Re-Post: The Disciples, Betrayal & Foot Washing

I have long suspected (and it is only a suspicion), that the Gospels gloss over the disciples' full role in the betrayal of Jesus. I think most if not all the disciples were in on it. I  believe that those who opposed Jesus came to them and told them they could sell Him out and save their own necks, and I think that is what they did. There is a book A LIFE OF JESUS by Shusako Endo that argues this, and I think persuasively. I do not recommend the book, it isn't that well written, but on this point Endo I think gets it right.

Some evidence from the text:

1) The disciples are not arrested when Jesus is. It would've been easy enough to just wipe out the entire group with one stroke. But the rest of the disciples are all but untouched, as if they aren't even there. The most reasonable, historical reason one can give for this is simply that they had cut a deal to save their own necks.

2) Only one of the disciples are there when Jesus is crucified. Certainly, if they were still loyal it would've been easy enough to at least be there with the man. It is unthinkable to me that only one man would show his face in the entire crucifixion process. Unless they were ashamed and couldn't face what they had, in fact, done.

3) In some of the gospels, when Jesus mentions that He is going to be betrayed, all of the disciples say "it isn't I, Lord is it?" This is a weird way of talking. Why would anyone question whether THEY were the one to betray Him? Wouldn't you know that? I think they were just fishing for some kind of forgiveness. The whole scene smacks of guilty conscience.

4) The sleeping in the Garden of Gethsemane. Jesus had just told them that He was going to be betrayed. Why are they so calm? I once heard a cop say that if you have two suspects in the clink for a crime, and leave them overnight, the one who is able to fall asleep is the guilty one. Something in that rings true, and it rings true here.

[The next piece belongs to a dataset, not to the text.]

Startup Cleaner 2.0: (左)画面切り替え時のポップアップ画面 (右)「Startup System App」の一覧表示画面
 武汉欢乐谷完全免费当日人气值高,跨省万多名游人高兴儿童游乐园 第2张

The third evidence I gave above also indicates that Jesus KNEW His disciples had sold Him out. I think this, too, is probably true. Assuming I'm right, and it is just a theory, then doesn't this increase the significance of the foot washing? I think so. I mean,  now Jesus is not only washing His servants' feet, but the feet of the men who were going to betray Him. That reinforces the message to us. Can we love even those who hate us, serve even those who oppress and betray us? How far does our love really go?